**Task description:** Using the post on TBB scheduling below, answer yes or no for each statement and quote the words of the post that decide it: 1. The quoted manual says thread schedulers typically hand out time slices in a round-robin fashion. 2. The boost thread processes each data packet itself. 3. Data packets arrive at a steady, fixed frequency.

**Source text:**
begin

I have a couple of questions regarding TBB's unfair scheduling.

1. I read through the user manual that describes Task Scheduler and this what it says

" Tasks in Intel Threading Building Blocks are efficient too because the scheduler is unfair. Thread schedulers typically distribute time slices in a round-robin fashion. This distribution is called fair, because each logical thread gets its fair share of time. Thread schedulers are typically fair because it is the safest strategy to undertake without understanding the higher-level organization of a program. In task-based programming, the task scheduler does have some higher-level information, and so can sacrifice fairness for efficiency. Indeed, it often delays starting a task until it can make useful progress."

And as I understand the above TBB scheduler makes sure that the thread executing a task runs until the task completes. Is this correct? If yes how is this done?

2. "Indeed, it often delays starting a task until it can make useful progress."
What does the above line mean?

3. Im planning to use the TBB scheduler in my application wherein I have a thread(boost thread) which waits on data packets to arrive. The boost thread creates a tbb::task and spawns it to the TaskScheduler and waits for taking the next data packet. The frequency at which the data packets arrive is not determinate( they may arrive at high frequency and sometimes at a low frequency). Hence the decision to use boost thread to wait on the data packets and spawn tasks for processing the packet.

end

**Provided data:**
begin

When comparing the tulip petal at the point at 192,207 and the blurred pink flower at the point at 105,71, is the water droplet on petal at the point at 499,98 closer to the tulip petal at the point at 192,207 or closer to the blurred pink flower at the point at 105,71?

end

**Correct answer:**
1. Yes: "Thread schedulers typically distribute time slices in a round-robin fashion."
2. No: "The boost thread creates a tbb::task and spawns it to the TaskScheduler and waits for taking the next data packet."
3. No: "The frequency at which the data packets arrive is not determinate"